Join us every week for a trip into the weird and wonderful world of trailers. Whether it’s the first teaser for the latest instalment in your favourite franchise, an obscure preview for a strange indie darling, whether it’s good, bad, ugly or just plain weird – your favourite pop culture baristas are there to tell you what they think.
Matt is inching ever closer to completing his epic journey through the works of Ingmar Bergman. This week he wrote about the lesser-known Brink of Life – but, he argues, it definitely deserves more recognition than it has received to date. That lack of recognition is reflected by a lack of a trailer – unless we search further afield and find this video advertising a Hungarian stage adaptation of the film from 2011.

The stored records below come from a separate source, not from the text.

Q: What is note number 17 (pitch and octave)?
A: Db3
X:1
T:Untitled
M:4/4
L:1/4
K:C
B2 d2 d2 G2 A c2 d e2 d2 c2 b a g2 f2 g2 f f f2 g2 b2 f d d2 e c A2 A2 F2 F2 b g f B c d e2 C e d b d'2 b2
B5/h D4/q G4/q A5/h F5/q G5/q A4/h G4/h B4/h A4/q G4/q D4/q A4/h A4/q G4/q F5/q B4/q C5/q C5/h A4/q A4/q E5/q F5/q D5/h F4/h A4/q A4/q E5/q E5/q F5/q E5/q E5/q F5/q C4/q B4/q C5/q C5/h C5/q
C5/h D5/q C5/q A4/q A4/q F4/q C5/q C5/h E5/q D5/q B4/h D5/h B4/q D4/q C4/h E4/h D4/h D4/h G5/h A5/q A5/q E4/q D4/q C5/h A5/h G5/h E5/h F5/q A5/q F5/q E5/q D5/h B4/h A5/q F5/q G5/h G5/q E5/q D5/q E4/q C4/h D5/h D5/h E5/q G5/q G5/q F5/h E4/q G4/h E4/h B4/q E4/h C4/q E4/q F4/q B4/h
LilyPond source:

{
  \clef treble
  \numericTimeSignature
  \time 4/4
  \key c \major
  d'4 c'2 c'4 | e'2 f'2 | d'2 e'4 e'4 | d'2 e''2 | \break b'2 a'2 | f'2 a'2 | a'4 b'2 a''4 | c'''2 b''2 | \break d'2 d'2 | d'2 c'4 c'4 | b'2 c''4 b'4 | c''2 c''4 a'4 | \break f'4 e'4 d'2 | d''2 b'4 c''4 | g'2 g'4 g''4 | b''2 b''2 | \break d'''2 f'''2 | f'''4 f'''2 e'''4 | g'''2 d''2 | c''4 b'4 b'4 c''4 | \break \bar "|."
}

This week’s Six Damn Fine Degrees addresses the enigma that was Orson Welles – so, instead of a trailer, here’s a lovely scene from Tim Burton’s Ed Wood (trigger warning: contains Johnny Depp), in which the titular character encounters Welles, portrayed by Vincent D’Onofrio and voiced by Maurice LaMarche.
And finally, this week saw the release of the final episode of our podcast series, Summer of Directors – ending in style with a discussion about Martin Scorsese.
Which takes us to our regular trailers for the week.
Mege: I don’t know why it took so long to find King Richard III’s remains, but it sounds like the kind of adventure I would be up for. And Sally Hawkins is always, always good. I owe her some strawberries.
Matt: I have to admit that I’m a bit puzzled at this: what’s the point of dramatising political events this fresh? And what’s the point of turning Boris Johnson into a dramatic figure, when really he’s the kind of politician who needs to be satirised by the likes of Armando Iannucci? What’s the artistic purpose here, and what is the position? (Seriously, not having a position on the omnishambles of British politics in the last half-dozen years is either ignorant, cowardly or both.) Is it just the curiosity of putting Kenneth Branagh in thick makeup so that he looks like something produced by one of the more down-market deep-learning AIs when you enter the prompt “boris johnson but, like, on a really bad day”?